Andrew Sullivan, one of the leading advocates of gay marriage, writes, "Marriage is a formal, public institution that only the government can grant." But the history of marriage and the state is more complicated than modern debaters imagine, as one of its scholars, Lawrence Stone, writes: "In the early Middle Ages all that marriage implied in the eyes of the laity seems to have been a private contract between two families. ... For those without property, it was a private contract between two individuals, enforced by the community sense of what was right." By the 16th century the formally witnessed contract, called the "spousals," was usually followed by the proclamation of the banns three times in church, but the spousals itself was a legally binding contract.
O nly with the Earl of Hardwicke's Marriage Act of 1754 did marriage in England come to be regulated by law. In the New England colonies, marriages were performed by justices of the peace or other magistrates from the beginning. But even then common-law unions were valid.

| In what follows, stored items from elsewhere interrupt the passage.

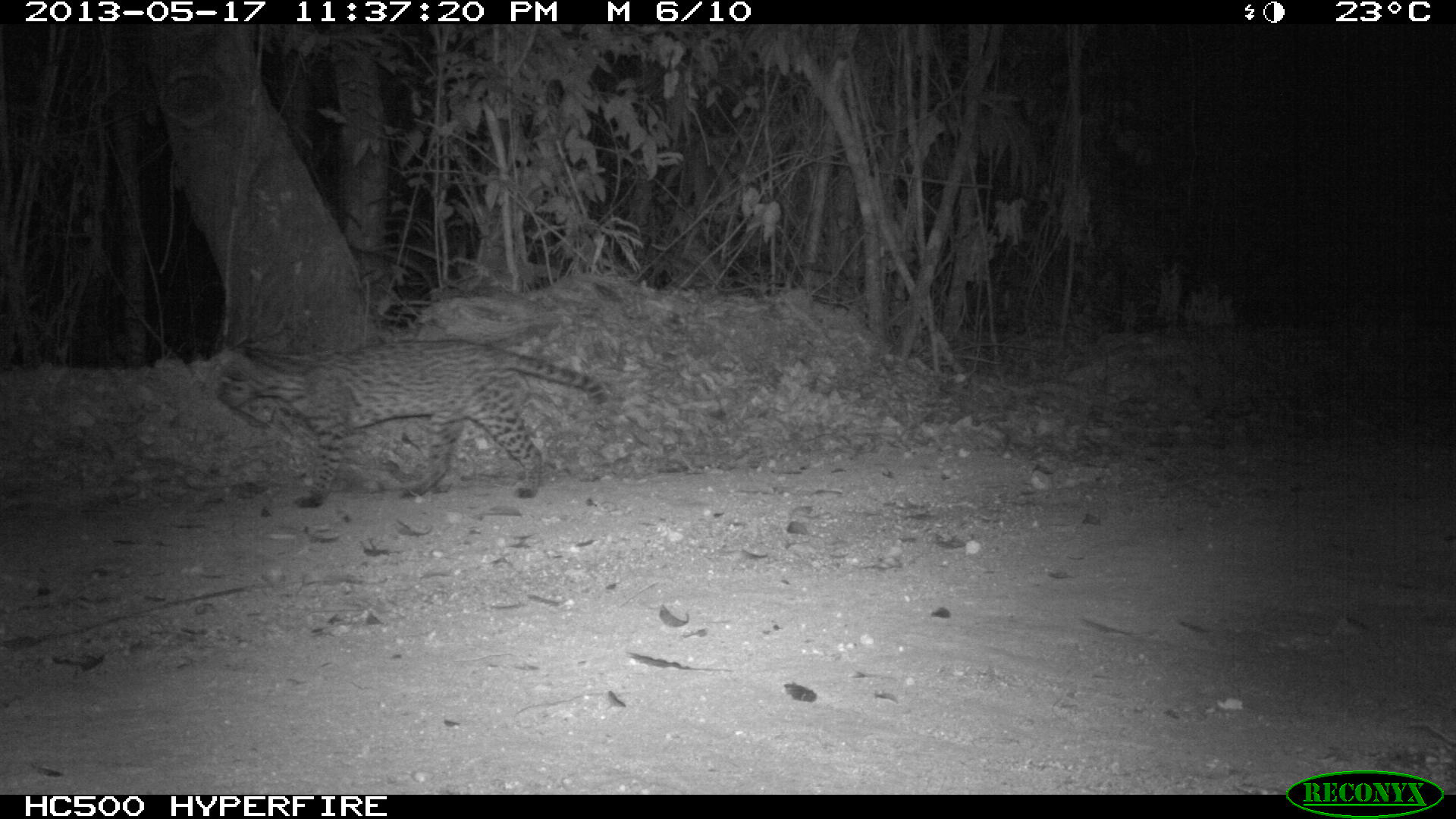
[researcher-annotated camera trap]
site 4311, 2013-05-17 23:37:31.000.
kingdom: Animalia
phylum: Chordata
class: Mammalia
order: Carnivora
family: Felidae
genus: Leopardus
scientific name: Leopardus pardalis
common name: ocelot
Leopardus pardalis (ocelot), count 1, sex female.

In the 20th century, however, government has intruded upon the marriage contract, among many others. Each state has tended to promulgate a standard, one-size-fits-all formula. Then, in the past generation, legislatures and courts have started unilaterally changing the terms of the marriage contract. Between 1969 and 1985 all the states provided for no-fault divorce. The new arrangements applied not just to couples embarking on matrimony but also to couples who had married under an earlier set of rules. Many people felt a sense of liberation; the changes allowed them to get out of unpleasant marriages without the often contrived allegations of fault previously required for divorce. But some people were hurt by the new rules, especially women who had understood marriage as a partnership in which one partner would earn money and the other would forsake a career in order to specialize in homemaking.
Privatization of religion--better known as the separation of church and state--was our founders' prescription for avoiding Europe's religious wars. Americans may think each other headed for hell, but we keep our religious views at the level of private proselytizing and don't fight to impose one religion by force of law. Other social conflicts can likewise be depoliticized and somewhat defused if we keep them out of the realm of government. If all arts funding were private (as 99 percent of it already is), for instance, we wouldn't have members of Congress debating Robert Mapplethorpe's photographs or the film The Watermelon Woman.
So why not privatize marriage? Make it a private contract between two individuals. If they wanted to contract for a traditional breadwinner/homemaker setup, with specified rules for property and alimony in the event of divorce, they could do so. Less traditional couples could keep their assets separate and agree to share specified expenses. Those with assets to protect could sign prenuptial agreements that courts would respect. Marriage contracts could be as individually tailored as other contracts are in our diverse capitalist world. For those who wanted a standard one-size-fits-all contract, that would still be easy to obtain. Wal-Mart could sell books of marriage forms next to the standard rental forms. Couples would then be spared the surprise discovery that outsiders had changed their contract without warning. Individual churches, synagogues, and temples could make their own rules about which marriages they would bless.
And what of gay marriage? Privatization of the institution would allow gay people to marry the way other people do: individually, privately, contractually, with whatever ceremony they might choose in the presence of family, friends, or God. Gay people are already holding such ceremonies, of course, but their contracts are not always recognized by the courts and do not qualify them for the 1049 federal laws that the General Accounting Office says recognize marital status. Under a privatized system of marriage, courts and government agencies would recognize any couple's contract--or, better yet, eliminate whatever government-created distinction turned on whether a person was married or not.
Marriage is an important institution. The modern mistake is to think that important things must be planned, sponsored, reviewed, or licensed by the government. The two sides in the debate over gay marriage share an assumption that is essentially collectivist. Instead of accepting either view, let's get the government out of marriage and allow individuals to make their own marriage contracts, as befits a secular, individualist republic at the dawn of the information age.
David Boaz is the author of Libertarianism: A Primer and editor of The Libertarian Reader.